Appreciating and Nurturing
Community-Based Leadership
Strong, community-based leadership
is critical to deep, sustainable change. Greater Boston is blessed with
hundreds of dynamic, thoughtful and hardworking leaders, many serving
as executive directors or in other major roles at community-based nonprofit
organizations. In this global era, it is important not only that these
leaders reflect the diverse communities they serve but also that they
see their work in the context of other fields and disciplines and even
other nations. In addition to developing close working relationships
with Greater Boston’s community-based leaders and encouraging
their development, the Foundation also seeks to acknowledge these leaders
and provide them with opportunities for reflection and fresh perspectives.
Assets
The Barr Foundation’s
many assets include its financial resources, trustees, staff members
and community partners. Activities supported by these assets are organized
into three general areas that often overlap and inform each other, including:
- Funding and otherwise supporting effective
nonprofit organizations, through a ‘by invitation only’

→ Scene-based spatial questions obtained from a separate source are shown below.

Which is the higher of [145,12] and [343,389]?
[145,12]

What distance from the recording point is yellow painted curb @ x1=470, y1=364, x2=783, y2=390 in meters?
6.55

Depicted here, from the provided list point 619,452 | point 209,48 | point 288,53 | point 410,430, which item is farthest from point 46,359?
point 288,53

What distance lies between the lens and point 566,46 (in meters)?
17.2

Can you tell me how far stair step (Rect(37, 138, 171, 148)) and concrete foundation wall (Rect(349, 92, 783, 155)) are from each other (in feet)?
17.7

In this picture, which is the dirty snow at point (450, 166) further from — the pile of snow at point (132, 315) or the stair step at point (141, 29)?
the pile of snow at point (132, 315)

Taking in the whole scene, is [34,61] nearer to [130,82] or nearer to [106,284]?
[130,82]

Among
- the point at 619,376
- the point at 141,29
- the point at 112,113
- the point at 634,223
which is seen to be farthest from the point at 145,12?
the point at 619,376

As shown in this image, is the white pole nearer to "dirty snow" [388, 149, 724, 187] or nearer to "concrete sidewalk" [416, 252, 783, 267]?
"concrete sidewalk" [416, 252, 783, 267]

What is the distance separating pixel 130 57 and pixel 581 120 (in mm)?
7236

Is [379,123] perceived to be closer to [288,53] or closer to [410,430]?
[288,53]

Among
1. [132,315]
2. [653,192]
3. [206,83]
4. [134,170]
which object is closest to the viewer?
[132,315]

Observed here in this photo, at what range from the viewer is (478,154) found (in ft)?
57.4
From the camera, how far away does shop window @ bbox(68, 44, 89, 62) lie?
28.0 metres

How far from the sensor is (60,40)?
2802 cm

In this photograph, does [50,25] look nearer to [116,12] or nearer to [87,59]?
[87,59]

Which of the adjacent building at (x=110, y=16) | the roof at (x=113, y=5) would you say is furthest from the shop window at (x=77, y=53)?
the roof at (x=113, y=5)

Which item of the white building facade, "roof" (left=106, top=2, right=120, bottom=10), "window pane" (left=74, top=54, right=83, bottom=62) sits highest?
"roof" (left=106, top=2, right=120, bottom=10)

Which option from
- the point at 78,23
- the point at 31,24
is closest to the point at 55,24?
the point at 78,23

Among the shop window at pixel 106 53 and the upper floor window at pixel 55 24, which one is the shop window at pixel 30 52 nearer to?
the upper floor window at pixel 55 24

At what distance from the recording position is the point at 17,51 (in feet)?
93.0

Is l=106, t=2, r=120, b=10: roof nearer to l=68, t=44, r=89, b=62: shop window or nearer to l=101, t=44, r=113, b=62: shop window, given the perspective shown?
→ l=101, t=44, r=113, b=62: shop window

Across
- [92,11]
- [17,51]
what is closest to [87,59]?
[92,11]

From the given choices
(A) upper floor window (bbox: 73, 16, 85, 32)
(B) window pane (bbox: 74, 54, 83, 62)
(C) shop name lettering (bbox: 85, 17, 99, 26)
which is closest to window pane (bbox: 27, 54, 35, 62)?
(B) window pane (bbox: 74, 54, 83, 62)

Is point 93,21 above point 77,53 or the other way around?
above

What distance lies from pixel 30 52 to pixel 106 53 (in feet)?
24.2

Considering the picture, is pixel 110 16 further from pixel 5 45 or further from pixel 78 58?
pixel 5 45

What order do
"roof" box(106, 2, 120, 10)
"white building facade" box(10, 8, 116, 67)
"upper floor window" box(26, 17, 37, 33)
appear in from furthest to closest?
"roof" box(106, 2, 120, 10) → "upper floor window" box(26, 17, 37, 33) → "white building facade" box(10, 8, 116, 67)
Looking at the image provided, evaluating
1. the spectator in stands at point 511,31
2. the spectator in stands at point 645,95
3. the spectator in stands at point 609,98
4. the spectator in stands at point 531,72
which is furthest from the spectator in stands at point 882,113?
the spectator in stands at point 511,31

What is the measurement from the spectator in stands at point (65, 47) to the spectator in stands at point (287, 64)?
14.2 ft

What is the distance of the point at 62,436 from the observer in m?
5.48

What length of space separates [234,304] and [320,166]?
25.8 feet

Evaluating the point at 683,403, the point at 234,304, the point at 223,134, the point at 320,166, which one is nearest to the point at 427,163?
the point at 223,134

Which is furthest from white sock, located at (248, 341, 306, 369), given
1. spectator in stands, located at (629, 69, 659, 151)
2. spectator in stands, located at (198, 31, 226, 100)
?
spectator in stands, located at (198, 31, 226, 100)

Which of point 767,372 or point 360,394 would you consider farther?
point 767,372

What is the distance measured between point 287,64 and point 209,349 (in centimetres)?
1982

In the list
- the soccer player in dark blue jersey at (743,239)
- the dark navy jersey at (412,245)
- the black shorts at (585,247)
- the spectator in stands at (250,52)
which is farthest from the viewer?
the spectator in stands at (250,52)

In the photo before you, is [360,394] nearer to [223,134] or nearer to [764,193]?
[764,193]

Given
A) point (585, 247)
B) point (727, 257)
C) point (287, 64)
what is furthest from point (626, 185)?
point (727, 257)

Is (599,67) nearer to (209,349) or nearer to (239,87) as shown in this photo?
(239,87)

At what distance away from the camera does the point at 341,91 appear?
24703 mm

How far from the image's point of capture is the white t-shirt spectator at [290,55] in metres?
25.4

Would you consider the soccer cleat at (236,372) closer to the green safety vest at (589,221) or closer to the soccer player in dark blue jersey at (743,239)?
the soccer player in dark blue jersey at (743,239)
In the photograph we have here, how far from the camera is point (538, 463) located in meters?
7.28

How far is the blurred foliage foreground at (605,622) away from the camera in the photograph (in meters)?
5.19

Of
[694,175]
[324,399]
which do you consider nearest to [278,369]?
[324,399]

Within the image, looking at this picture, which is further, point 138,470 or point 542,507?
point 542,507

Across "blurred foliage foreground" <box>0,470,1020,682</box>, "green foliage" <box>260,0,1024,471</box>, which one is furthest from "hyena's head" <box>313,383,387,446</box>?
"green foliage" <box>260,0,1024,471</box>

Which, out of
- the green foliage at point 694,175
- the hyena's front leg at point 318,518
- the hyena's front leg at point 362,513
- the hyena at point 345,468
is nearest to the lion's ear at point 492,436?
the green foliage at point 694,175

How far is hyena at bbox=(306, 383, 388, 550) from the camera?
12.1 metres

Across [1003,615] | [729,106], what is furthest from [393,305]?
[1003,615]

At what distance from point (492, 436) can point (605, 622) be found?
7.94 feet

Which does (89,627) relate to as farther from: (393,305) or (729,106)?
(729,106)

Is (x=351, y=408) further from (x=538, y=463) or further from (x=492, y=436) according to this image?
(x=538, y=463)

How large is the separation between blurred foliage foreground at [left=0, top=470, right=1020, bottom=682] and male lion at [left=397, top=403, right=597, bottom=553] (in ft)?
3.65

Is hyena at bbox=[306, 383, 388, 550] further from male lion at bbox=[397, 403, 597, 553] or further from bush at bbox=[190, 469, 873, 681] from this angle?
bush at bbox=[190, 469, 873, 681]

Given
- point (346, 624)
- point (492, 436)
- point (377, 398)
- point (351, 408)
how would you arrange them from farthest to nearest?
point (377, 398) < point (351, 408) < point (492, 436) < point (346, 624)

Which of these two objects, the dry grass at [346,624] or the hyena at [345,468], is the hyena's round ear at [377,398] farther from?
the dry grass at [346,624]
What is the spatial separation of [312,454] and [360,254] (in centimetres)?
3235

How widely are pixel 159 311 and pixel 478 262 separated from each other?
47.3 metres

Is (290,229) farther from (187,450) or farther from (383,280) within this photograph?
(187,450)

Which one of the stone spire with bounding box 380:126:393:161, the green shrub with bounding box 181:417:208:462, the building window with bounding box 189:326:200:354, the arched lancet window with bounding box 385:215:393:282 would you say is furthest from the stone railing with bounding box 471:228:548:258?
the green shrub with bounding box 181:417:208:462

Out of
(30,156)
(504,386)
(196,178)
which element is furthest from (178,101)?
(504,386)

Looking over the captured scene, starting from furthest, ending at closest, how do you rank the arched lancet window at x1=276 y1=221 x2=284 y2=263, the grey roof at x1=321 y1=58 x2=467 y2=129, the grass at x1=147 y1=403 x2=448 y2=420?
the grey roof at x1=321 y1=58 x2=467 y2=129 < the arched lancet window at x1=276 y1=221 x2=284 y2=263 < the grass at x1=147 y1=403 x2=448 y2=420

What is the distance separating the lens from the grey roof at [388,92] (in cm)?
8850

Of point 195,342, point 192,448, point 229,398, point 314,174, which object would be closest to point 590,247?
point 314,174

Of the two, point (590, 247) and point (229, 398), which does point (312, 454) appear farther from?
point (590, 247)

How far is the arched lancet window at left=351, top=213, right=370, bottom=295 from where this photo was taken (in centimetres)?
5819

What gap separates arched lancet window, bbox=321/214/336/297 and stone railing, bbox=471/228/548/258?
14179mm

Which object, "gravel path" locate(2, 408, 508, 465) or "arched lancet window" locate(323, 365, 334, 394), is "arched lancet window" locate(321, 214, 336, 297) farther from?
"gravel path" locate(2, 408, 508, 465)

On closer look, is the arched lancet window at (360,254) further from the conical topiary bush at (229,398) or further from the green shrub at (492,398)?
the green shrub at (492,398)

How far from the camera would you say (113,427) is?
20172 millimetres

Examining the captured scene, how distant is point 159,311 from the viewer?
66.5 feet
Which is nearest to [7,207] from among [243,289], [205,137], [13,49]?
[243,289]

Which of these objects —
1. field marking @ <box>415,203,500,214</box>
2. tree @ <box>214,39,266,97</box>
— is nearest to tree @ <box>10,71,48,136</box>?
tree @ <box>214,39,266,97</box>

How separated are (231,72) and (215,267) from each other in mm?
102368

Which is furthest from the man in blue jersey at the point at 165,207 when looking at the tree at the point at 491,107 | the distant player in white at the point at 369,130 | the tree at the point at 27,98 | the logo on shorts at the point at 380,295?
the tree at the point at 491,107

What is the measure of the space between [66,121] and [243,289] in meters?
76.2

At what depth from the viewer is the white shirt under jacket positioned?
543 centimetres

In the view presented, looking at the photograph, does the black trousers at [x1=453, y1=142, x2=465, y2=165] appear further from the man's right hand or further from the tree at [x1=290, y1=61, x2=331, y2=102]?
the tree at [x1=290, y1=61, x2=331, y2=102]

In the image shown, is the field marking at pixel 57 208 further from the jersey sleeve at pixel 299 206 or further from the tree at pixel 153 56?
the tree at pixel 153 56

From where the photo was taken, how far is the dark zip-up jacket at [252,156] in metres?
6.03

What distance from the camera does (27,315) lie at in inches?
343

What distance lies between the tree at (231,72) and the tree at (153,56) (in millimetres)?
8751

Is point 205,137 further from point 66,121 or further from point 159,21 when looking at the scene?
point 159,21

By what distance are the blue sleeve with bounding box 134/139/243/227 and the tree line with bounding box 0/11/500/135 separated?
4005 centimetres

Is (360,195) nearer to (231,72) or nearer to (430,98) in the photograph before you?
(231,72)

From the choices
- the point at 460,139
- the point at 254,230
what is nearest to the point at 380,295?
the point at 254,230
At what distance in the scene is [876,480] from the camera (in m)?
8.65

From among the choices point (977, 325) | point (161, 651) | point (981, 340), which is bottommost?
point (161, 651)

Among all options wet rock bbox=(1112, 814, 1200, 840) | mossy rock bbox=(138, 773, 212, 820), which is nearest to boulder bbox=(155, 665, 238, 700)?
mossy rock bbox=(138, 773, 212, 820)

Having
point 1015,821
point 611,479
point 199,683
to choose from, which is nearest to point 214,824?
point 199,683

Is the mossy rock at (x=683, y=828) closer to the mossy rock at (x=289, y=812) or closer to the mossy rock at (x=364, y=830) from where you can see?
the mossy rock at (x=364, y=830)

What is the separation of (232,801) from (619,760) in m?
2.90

proposal process that provides general operating support, technical
assistance, grants for program expenses, and capital assistance;
- Networks, including ongoing relationships
and partnerships with individuals, organizations, other funders, and
entire sectors; and
- Knowledge, to help our staff and grantees
develop the most effective programs, communicate with each other,
and track outcomes and progress.
Staffing
and Partnerships
Barr Foundation staff members
work in close collaboration with each other and with numerous community
partners, including other funders, government, nonprofit organizations,
and coalitions and interest groups. The Foundation also relies on consultants
and intermediaries with deep experience and expertise in its funding
areas to expand our understanding of important issues and maximize our
resources.
Tools
A number of specific tools
assist Foundation staff members and our partners, including:
Systems Maps and
other aids—that provide detailed charts of the many
systems within which the Foundation conducts its work (including government,
nonprofit alliances, etc.), their relationship to each other and to
other systems;
Logic models—
a simple, linear way to visualize the various ways that particular strategies
play out;
Narratives—a
more nuanced articulation of strategies and outcomes;
Knowledge Management—including
databases, websites and other methods of tracking and organizing our
work—and, when needed, new research that adds to the body of knowledge
which already informs our funding areas;
Grantee Clusters—bringing
together nonprofit organizations that are working on the same issues
or related issues to encourage open communication, alignment of goals,
information sharing and even beneficial alliances;
Sector Investments—involving,
in some cases, large grants to intermediary organizations familiar with
a specific field and well-equipped to provide small grants and technical
assistance to individual nonprofit organizations; and
Evaluation—feedback
on grants and other activities in order to learn and inform future funding
decisions and other work as well as help others improve.